### Analyzing distributions

- So far, we have made bar charts showing the relative rates of COVID in the vaccinated (treatment) and unvaccinated (control) group.

- It seems like the treatment group is far less likely to get COVID. 

- But how can we be sure? Can we make a mathematical argument that these groups are different? 

We will explore this question throughout this semester. But today we will build some intution for this question.

In [None]:
### Let's start by reviewing code from last time

In [6]:
import pandas as pd 
import altair as alt

df3 = pd.DataFrame(df.value_counts()).reset_index()
df3 = df3.rename(columns = {0: "count"})

treat = df3[df3["group"] == "treatment"]
control = df3[df3["group"] == "control"] 

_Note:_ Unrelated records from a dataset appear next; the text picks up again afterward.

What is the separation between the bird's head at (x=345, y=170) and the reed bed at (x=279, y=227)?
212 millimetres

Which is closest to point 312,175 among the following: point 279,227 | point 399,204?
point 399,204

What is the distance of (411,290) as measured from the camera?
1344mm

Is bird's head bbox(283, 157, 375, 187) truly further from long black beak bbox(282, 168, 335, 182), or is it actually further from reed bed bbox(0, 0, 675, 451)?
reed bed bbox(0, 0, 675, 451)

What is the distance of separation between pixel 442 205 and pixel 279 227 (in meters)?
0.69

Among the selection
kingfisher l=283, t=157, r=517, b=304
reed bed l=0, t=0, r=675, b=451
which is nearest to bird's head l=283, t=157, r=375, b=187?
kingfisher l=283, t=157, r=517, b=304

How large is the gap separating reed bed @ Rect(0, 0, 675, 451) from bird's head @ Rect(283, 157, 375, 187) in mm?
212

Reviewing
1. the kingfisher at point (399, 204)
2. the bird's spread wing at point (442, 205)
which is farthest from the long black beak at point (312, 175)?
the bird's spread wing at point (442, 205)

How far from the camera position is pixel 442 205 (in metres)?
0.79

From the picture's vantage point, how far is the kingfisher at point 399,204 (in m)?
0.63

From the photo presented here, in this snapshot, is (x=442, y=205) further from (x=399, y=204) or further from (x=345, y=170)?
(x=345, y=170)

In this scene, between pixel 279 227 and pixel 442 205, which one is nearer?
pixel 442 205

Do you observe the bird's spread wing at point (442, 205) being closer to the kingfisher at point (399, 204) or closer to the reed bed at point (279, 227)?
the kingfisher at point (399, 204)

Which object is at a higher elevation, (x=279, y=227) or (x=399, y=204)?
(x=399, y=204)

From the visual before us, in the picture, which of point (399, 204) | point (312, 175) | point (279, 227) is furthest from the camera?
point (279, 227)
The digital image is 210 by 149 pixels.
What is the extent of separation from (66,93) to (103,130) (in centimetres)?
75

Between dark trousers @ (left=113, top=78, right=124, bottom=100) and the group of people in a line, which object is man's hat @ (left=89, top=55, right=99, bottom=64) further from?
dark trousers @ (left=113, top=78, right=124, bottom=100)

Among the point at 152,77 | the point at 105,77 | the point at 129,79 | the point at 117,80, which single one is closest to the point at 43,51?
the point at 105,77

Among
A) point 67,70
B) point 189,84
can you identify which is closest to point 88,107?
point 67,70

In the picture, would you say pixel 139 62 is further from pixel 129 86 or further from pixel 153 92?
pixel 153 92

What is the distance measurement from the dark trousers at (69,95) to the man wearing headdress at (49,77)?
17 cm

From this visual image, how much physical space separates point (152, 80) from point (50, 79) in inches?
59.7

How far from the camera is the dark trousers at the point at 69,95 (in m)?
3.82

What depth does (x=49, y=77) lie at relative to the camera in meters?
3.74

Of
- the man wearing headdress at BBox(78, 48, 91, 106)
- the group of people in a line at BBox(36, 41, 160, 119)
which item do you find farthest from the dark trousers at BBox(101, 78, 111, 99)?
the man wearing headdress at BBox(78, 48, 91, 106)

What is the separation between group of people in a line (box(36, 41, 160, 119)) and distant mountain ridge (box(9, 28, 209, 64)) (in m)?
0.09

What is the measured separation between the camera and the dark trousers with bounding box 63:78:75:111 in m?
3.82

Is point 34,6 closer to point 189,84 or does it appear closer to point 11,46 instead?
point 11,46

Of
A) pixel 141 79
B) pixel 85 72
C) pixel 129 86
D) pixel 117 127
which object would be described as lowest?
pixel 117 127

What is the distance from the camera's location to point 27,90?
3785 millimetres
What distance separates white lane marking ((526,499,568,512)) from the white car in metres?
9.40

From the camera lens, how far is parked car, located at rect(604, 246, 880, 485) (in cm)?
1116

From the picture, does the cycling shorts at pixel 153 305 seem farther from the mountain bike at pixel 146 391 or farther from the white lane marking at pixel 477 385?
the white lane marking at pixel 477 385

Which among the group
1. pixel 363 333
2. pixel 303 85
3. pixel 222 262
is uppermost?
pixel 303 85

treat_chart = alt.Chart(treat).mark_bar().encode(
    x='covid',
    y='count'
)

control_chart = alt.Chart(control).mark_bar().encode(
    x='covid',
    y='count'
)

treat_chart | control_chart

One way to explore if the distributions are actually different is to examine what these plots would look like if the data were drawn from different distributions.

In [None]:
def sample(p_covid, N):
    '''
    Return a binary vector of length N where a 1 indicates the person got COVID 
    
    Each person should be randomly assigned to get COVID with probability p_covid
    '''
    return np.random.choice([0, 1], N, p=[1-p_covid, p_covid])
    
def make_data_frame(p_covid_treat, p_covid_control, totalN):
    '''
    Make a data frame like df3 with columns group, covid and count indicating the counts 
    of covid in the treatment and control groups. 
    
    You should assign the counts at random based on the p_covid_treat, p_covid_control
    and totalN parameters. 
    
    Note that N should be totalN/2
    
    You will have to use your sample function for this
    '''
    
    # sample from the treatment and control groups
    treatment = sample(p_covid_treat, int(totalN/2))
    control = sample(p_covid_control, int(totalN/2))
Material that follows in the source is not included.